Dualism: Gnostics believed that the world was divided into the physical and spiritual realms. The created, material world (matter) is evil, and therefore in opposition to the world of the spirit, and that only the spirit is good. Adherents of Gnosticism often constructed an evil, lesser god and beings of the Old Testament to explain the ​creation of the world (matter) and considered Jesus Christ a wholly spiritual God.


There are two basic doctrines of the Bible: (a) The nature of flesh; and (b) the spirit manifestation of God. The former teaches us what we are, and what we must guard against; the latter outlines what we can become, and what we must aim for.

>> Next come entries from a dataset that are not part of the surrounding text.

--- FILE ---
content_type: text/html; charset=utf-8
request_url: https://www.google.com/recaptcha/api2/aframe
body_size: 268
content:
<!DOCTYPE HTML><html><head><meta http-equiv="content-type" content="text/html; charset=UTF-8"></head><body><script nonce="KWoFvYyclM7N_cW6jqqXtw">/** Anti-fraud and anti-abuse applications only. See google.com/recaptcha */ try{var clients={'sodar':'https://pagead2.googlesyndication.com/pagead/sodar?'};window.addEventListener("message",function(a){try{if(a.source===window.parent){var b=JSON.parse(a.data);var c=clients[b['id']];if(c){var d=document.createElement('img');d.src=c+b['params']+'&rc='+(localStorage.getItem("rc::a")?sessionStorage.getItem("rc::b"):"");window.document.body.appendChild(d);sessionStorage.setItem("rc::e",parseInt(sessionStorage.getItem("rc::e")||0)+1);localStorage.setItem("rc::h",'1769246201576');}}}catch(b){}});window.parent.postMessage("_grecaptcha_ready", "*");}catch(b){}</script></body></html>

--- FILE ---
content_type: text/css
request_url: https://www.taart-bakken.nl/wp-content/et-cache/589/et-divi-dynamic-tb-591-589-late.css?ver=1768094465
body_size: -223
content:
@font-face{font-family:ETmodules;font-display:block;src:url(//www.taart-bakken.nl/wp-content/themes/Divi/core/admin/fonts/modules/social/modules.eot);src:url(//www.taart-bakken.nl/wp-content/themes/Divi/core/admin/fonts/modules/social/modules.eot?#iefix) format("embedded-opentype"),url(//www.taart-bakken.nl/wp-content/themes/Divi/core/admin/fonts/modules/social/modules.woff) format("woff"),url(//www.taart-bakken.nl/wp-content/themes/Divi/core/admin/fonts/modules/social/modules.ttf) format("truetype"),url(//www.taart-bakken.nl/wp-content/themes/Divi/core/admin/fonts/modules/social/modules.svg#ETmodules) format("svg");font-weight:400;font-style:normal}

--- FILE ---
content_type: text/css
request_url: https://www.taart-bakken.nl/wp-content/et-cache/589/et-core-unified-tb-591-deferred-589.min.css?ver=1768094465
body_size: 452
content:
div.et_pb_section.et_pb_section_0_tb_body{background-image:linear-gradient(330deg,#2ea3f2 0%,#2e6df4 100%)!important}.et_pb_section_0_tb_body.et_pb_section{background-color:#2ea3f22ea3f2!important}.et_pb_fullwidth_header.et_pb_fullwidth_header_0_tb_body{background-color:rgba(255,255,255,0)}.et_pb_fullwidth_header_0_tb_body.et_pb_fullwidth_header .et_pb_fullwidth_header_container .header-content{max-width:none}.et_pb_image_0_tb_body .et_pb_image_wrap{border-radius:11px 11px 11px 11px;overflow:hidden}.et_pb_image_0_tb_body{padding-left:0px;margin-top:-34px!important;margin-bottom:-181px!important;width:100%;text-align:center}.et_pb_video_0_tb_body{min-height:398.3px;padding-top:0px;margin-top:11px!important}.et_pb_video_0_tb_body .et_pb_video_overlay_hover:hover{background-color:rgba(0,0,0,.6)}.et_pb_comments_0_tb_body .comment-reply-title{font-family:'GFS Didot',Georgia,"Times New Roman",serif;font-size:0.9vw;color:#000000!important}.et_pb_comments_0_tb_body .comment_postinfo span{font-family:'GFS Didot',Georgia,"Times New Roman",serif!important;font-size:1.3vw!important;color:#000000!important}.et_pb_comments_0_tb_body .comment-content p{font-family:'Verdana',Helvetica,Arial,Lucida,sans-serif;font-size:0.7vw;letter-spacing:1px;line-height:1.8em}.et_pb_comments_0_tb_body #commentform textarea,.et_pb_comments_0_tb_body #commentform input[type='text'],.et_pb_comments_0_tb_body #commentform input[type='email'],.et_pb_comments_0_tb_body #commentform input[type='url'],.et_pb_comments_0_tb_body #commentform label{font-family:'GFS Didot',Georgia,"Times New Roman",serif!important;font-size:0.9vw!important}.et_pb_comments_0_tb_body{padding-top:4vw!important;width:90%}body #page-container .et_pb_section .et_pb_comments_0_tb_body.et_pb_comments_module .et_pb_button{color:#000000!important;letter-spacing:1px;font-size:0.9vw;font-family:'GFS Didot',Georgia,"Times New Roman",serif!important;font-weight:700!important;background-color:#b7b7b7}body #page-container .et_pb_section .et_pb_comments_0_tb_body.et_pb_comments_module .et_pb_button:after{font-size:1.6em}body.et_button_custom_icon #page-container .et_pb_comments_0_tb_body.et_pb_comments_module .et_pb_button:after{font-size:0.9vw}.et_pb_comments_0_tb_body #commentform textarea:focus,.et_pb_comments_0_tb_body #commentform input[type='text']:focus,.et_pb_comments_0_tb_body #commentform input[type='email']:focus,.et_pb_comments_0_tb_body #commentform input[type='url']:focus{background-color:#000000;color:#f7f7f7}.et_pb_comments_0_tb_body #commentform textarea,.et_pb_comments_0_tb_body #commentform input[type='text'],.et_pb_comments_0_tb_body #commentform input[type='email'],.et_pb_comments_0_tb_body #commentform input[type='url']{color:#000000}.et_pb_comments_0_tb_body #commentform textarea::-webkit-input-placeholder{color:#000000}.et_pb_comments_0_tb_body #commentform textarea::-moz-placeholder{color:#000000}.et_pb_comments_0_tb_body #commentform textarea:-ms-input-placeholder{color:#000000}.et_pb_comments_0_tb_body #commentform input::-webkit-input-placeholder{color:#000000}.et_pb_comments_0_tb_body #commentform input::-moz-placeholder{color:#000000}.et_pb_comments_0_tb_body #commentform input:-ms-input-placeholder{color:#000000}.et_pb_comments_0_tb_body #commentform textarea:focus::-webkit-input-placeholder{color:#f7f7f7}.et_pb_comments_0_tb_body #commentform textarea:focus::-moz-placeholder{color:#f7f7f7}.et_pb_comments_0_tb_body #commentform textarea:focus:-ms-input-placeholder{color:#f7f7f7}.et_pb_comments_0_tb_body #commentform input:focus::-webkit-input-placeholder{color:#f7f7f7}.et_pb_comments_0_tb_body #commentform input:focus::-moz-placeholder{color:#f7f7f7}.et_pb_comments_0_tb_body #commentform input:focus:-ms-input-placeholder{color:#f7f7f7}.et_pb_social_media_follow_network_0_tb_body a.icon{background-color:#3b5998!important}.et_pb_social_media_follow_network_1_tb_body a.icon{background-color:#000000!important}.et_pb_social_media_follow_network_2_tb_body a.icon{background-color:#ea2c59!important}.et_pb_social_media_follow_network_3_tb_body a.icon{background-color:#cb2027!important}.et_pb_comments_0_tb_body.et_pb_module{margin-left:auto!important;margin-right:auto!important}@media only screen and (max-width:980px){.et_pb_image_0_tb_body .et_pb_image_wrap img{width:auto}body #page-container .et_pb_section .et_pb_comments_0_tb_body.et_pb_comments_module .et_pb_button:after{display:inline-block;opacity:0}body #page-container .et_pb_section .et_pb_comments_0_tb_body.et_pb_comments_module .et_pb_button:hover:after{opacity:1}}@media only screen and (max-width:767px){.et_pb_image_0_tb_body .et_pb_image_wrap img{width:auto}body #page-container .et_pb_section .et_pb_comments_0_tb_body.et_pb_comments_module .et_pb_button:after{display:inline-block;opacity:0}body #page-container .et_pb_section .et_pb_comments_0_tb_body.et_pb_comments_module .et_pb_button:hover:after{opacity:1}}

Men were not ushered into being for the purpose of being saved or lost! God manifestation not human salvation was the great purpose of the Eternal Spirit. The salvation of a multitude is incidental to the manifestation, but was not the end proposed. The Eternal Spirit intended to enthrone Himself on the earth, and in so doing, to develop a Divine family from among men, every one of whom shall be Spirit, because born of the Spirit, and that this family shall be large enough to fill the earth, when perfected, to the entire exclusion of flesh and blood (1 Cor. 15:28)."







The two classes of believers




There are two classes of believers the one the fellowservants, and the other the brethren, The brethren are fellowservants, but all the fellowservants were not brethren -- even as true believers are Christians, but all christians so-called are not true believers.